§ HOW TO COMPLETE THIS TASK: Only the lines from the top of the following listing through the line with "Tanzania, site N09, 2014-11-28" belong in your answer, exactly as written.

===== DATA EXTRACTS =====

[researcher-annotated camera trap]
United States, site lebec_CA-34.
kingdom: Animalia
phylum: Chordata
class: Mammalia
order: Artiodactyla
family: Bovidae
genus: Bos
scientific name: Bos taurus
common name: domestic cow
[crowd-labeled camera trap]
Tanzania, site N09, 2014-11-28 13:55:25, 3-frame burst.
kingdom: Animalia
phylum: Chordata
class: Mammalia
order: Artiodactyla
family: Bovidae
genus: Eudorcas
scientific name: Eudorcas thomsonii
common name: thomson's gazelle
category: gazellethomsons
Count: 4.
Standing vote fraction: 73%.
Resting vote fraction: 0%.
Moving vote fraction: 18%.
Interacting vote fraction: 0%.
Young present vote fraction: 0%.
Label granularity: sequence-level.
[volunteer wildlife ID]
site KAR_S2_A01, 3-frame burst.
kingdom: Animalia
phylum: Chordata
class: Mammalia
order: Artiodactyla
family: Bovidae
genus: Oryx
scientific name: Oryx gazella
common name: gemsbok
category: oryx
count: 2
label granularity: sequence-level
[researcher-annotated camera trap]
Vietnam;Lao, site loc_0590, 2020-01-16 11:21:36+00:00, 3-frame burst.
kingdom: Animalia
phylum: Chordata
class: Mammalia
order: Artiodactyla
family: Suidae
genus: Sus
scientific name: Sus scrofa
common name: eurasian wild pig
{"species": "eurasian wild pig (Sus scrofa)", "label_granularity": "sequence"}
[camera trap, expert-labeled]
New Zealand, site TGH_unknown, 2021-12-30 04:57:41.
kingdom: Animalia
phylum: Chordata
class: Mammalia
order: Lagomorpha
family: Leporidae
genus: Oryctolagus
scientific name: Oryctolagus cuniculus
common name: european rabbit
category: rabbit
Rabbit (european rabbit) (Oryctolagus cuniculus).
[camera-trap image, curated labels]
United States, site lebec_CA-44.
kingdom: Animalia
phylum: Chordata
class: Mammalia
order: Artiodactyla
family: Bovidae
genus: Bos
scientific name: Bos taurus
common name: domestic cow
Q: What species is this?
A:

=====

§ ANSWER BELOW:
[researcher-annotated camera trap]
United States, site lebec_CA-34.
kingdom: Animalia
phylum: Chordata
class: Mammalia
order: Artiodactyla
family: Bovidae
genus: Bos
scientific name: Bos taurus
common name: domestic cow
[crowd-labeled camera trap]
Tanzania, site N09, 2014-11-28 13:55:25, 3-frame burst.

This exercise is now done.